In a judgment that will be remembered for long, the bench of Justice L. Nageswara Rao and S. Ravindra Bhat said, “Free speech of the citizens of this country cannot be stifled by implicating them in criminal cases.” The judgment written by Justice Rao also pointed out, “Disapprobation of governmental inaction can’t be branded as an attempt to promote hatred between different communities.”
The SC said the Facebook post would indicate that the editor’s agony was directed against the apathy shown by the Meghalaya CM, the DGP and the Dorbal Shnong (the local tribal council) in not taking action against the culprits.
Last November, the Meghalaya high court had turned down Ms Mukhim’s petition to quash the criminal proceedings. The high court had appeared to fail to grasp a simple matter when it declared, even in an open and shut case such as this, that the investigating agency should be given a “freehand”. The bench had basically ducked the issue. The stinging rebuke of the top court evidently applies to the high court as well.
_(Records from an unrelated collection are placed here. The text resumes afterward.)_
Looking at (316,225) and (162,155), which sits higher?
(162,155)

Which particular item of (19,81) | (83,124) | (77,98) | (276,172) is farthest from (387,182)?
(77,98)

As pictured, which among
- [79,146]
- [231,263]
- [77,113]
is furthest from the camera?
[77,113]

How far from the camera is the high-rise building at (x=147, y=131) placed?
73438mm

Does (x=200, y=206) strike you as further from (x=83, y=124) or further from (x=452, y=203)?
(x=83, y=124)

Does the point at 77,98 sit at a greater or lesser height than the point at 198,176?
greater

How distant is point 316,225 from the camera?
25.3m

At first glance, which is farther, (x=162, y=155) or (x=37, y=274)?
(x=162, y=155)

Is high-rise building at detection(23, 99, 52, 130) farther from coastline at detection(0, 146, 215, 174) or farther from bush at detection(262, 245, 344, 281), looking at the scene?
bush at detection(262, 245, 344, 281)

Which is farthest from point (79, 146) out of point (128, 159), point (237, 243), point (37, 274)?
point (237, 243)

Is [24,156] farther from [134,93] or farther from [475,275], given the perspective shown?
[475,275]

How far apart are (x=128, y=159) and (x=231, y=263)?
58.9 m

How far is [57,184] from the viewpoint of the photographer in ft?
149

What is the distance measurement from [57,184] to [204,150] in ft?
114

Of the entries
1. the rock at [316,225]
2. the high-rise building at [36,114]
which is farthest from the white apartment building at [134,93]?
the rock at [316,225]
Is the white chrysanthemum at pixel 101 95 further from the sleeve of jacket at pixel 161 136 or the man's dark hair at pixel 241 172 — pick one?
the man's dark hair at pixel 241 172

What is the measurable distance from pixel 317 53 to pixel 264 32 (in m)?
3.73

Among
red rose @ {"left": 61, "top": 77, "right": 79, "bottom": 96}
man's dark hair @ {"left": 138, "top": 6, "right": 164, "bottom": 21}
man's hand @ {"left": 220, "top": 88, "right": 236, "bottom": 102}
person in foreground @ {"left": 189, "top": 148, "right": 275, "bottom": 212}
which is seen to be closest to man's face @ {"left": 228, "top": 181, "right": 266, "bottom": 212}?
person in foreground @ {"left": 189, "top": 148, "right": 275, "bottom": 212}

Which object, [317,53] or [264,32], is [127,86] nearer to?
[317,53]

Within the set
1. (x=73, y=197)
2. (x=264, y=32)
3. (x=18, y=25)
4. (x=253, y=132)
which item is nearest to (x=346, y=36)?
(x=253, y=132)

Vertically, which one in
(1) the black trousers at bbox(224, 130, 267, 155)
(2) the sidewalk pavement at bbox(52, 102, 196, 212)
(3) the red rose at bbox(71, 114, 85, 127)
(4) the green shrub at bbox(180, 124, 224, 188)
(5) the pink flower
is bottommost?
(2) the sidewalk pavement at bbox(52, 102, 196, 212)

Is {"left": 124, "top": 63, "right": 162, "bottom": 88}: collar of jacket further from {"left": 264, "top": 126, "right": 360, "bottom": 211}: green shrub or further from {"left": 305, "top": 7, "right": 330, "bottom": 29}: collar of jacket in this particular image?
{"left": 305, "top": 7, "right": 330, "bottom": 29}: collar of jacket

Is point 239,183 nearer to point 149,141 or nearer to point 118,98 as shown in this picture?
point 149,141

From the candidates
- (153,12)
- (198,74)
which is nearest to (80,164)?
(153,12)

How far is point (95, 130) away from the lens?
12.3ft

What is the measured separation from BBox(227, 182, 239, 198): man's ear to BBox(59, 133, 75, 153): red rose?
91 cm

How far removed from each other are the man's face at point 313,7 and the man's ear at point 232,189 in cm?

It will be in the fitness of things if the civil society and political parties quote the apex court judgment in the Mukhim case and ask the executive, the police and elements in the higher judiciary some questions.
In countless cases against respected social activists, university students, journalists and editors, and political opponents of the establishment, the judiciary has looked the other way, offering no relief in citizen versus State matters and in matters concerning upright citizens versus lumpen gangs owing allegiance to the establishment. In practically each case, among other criminal provisions these entities were also charged with Section 153-A (promoting enmity between different classes of people) of the Indian Penal Code, a key provision under which Ms Mukhim was charged. This is why the Thursday judgment is a wider morality tale.